Certes ma méconnaissance des autres langues locales, particulièrement celles qui sont constitutionnellement reconnues, m’interdit toute extrapolation. Toutefois, une constante est repérable aussi bien dans les propos de Sara que dans nos langues nationales : c’est l’idée de manque associée à la pauvreté et a fortiori à la grande pauvreté. En effet, si pour Sara les pauvres manquent de temps, il ressort clairement des sémiologues wolofs, mandingues et peuls que les pauvres manquent de force. Existe-t-il une différence entre manquer de temps pour réfléchir et manquer de force pour réfléchir ? En réalité, tout se passe comme si la misère créait un cercle vicieux du manque, un assemblage du manque interdépendants avec comme noyau dur le manque du minimum vital.

Seulement ce minimum vital n’est-il pas aussi le minimum social ? Qu’est-ce que le minimum social ? Elisabeth éclairera peut-être notre lanterne.

Pour cette femme, membre du groupe des familles du Quart Monde, il est courant de confondre parler et réfléchir. Or généralement, les pauvres ne parlent pas, surtout en public. C’est pourquoi, le public considère que les pauvres ne pensent pas. Ces propos se recoupent curieusement, a contrario avec la définition que madame Catherine Clément avait donné de l’intellectuel lors du colloque qui a eu lieu à Dakar en 1996 ou 1997 sur le thème : à quoi sert un intellectuel ? L’auteur du « Voyage de Théo » avait dit : un intellectuel, ça fait du bruit.

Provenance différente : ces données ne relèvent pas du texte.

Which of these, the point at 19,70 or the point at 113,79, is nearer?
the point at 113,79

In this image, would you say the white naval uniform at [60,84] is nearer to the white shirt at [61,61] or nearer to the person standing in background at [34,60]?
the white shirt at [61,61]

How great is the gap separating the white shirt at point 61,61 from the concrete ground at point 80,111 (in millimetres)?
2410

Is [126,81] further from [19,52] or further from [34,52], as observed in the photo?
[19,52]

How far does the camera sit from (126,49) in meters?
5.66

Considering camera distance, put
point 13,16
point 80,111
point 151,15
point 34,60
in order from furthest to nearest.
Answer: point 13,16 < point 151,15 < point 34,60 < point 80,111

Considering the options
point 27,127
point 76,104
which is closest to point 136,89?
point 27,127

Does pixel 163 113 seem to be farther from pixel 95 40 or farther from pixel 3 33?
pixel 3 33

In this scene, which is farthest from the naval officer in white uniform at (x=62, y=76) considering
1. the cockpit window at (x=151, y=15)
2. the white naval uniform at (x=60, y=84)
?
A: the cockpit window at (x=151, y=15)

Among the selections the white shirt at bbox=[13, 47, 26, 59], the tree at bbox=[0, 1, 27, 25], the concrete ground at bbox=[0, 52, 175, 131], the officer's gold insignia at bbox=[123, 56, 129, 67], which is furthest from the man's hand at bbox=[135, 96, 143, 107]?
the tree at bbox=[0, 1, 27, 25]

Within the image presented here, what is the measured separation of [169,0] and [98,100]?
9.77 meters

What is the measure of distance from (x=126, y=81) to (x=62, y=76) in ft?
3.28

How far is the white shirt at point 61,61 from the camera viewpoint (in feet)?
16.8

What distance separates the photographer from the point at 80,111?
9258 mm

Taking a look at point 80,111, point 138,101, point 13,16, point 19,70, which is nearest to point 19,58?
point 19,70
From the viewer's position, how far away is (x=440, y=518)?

Ne pas parler en public, n’est-ce pas s’abstenir de faire du bruit ? La réponse à cette question est évidente, mais elle pourrait être également confortée par la communication de madame Clément au dit colloque qui présentait Voltaire comme le modèle pour les intellectuels.

Dès lors, il apparaît nettement que c’est seulement en ayant une opinion publique, c’est-à-dire en s’exprimant dans les espaces publics, par la plume et la parole, que les pauvres peuvent rétablir la vérité au sein du public. A ce niveau, j’aimerais féliciter très chaleureusement les auteurs du « Croisement des Savoirs »1, notamment Martine Lecorre, Cécile, Marco, Danièle Lebrun, que j’ai rencontrés en mai à Dakar. Je vous promets que je parlerai à Sara, de votre belle et pertinente notion de temps en boucles.

1 « Le croisement des savoirs. Quand le Quart Monde et l'Université pensent ensemble », Groupe de recherche « Quart Monde – Université », Coédition Ed
1 « Le croisement des savoirs. Quand le Quart Monde et l'Université pensent ensemble », Groupe de recherche « Quart Monde – Université », Coédition Ed. de l'Atelier - Ed. Quart Monde 1999. Et notre précédent numéro (170) « Le Quart Monde à la Sorbonne. »

Yacouba Diallo

Sénégalais, travailleur social de profession, Yacouba Diallo est allié d’ATD Quart Monde à Dakar.